● **Tasks**
1. Set down the part of the SQLAlchemy passage starting at "This is true" and ending at "on each backend.", word for word.
2. Take the SQLAlchemy passage further, picking up right after its final sentence.

● **Supplied passage**
........

This is true for ORM operations (query(), filter(), Session.add()) but not for raw
SQL via execute(). When event data is embedded in a string passed to text() or
execute() directly, SQLAlchemy provides no injection protection. The false sense
of security from using SQLAlchemy can cause security reviews to overlook these
vulnerable call sites.

- **Multi-Database Backend Exposure:** SQLAlchemy supports MySQL, PostgreSQL, SQL Server, Oracle, and SQLite. A Lambda
function using SQLAlchemy with any of these backends is equally vulnerable to
injection through unparameterized execute() calls. The attacker's injection
payload adapts to the specific SQL dialect, enabling database-specific attack
techniques on each backend.

- **Full Database Access via Session Context:** SQLAlchemy sessions are often configured with broad database permissions for
ORM convenience. An injected SQL string through session.execute() executes with
all permissions of the session's database user, which may include read/write
access to all tables in the schema.

- **ORM Bypass via Raw execute():** The presence of SQLAlchemy ORM models and safe ORM queries in the same Lambda
function does not protect against injection in raw execute() calls. Both safe and
unsafe call sites can coexist in the same Lambda handler, and only the unsafe
raw execute() calls with event data need to be fixed.


## FAQ

**Q: Does using SQLAlchemy ORM automatically prevent SQL injection?**

Yes for ORM operations: session.query(User).filter(User.id == user_id), session.get(),
and relationship-based queries all use parameterization internally. No for raw SQL:
session.execute("SELECT * FROM users WHERE id = " + user_id) bypasses all ORM
protections. The rule specifically targets raw SQL execute() calls with event data
embedded in the string argument, which are the dangerous pattern even when ORM is
used elsewhere in the same Lambda function.

........

● **Data extract**
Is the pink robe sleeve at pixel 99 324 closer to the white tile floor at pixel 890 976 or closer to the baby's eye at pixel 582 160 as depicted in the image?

........

● **Written answers**
1.
This is true for ORM operations (query(), filter(), Session.add()) but not for raw
SQL via execute(). When event data is embedded in a string passed to text() or
execute() directly, SQLAlchemy provides no injection protection. The false sense
of security from using SQLAlchemy can cause security reviews to overlook these
vulnerable call sites.

- **Multi-Database Backend Exposure:** SQLAlchemy supports MySQL, PostgreSQL, SQL Server, Oracle, and SQLite. A Lambda
function using SQLAlchemy with any of these backends is equally vulnerable to
injection through unparameterized execute() calls. The attacker's injection
payload adapts to the specific SQL dialect, enabling database-specific attack
techniques on each backend.

2.
**Q: What is the correct way to use text() with parameters in SQLAlchemy?**

Use named parameters with colon syntax in the SQL string and pass values as a
dictionary: session.execute(text("SELECT * FROM t WHERE id = :id"), {"id": user_id}).
SQLAlchemy's bindparams() method on the text() object is an alternative:
text("SELECT * FROM t WHERE id = :id").bindparams(id=user_id). Both correctly
use parameterization. Never use Python f-strings or % formatting to embed values
in the string passed to text().


**Q: How do I manage SQLAlchemy connection pools with Lambda's ephemeral execution model?**

Create the engine at module level so it is reused across warm invocations. Use
pool_pre_ping=True to test connections before use. For high-concurrency Lambda
functions, set pool_size and max_overflow conservatively or use NullPool to
create new connections per invocation. AWS RDS Proxy is the recommended solution
for connection pooling at Lambda scale, as it handles connection reuse outside
the Lambda execution environment.


**Q: Can I use SQLAlchemy's Core expression language to build dynamic queries safely?**

Yes. SQLAlchemy's Core expression language (select(), where(), and_(), or_())
builds parameterized queries programmatically using column objects rather than
string concatenation. Dynamic filters built with and_() and column objects are
safe. The injection risk is specifically with raw SQL strings (text() with
f-strings, or execute() with concatenated strings). Use Core expressions for
dynamic query construction instead.


**Q: What if my Lambda uses multiple SQLAlchemy engines for different RDS backends?**

The injection risk applies equally to all backends. The fix is the same for
each engine: use text() with :param syntax and pass values as dictionaries.
If different Lambda functions connect to different backends, each one must be
audited independently. Consider using a shared database utilities module that
enforces parameterization for all execute() calls across all backends.


## References

- [CWE-89: SQL Injection](https://cwe.mitre.org/data/definitions/89.html)
- [OWASP SQL Injection Prevention Cheat Sheet](https://cheatsheetseries.owasp.org/cheatsheets/SQL_Injection_Prevention_Cheat_Sheet.html)
- [SQLAlchemy Using Textual SQL](https://docs.sqlalchemy.org/en/14/core/tutorial.html#using-textual-sql)
- [AWS Lambda with RDS Best Practices](https://docs.aws.amazon.com/lambda/latest/dg/services-rds.html)
- [OWASP SQL Injection](https://owasp.org/www-community/attacks/SQL_Injection)
- [SQLAlchemy Security Considerations](https://docs.sqlalchemy.org/en/14/core/sqlelement.html#sqlalchemy.sql.expression.text)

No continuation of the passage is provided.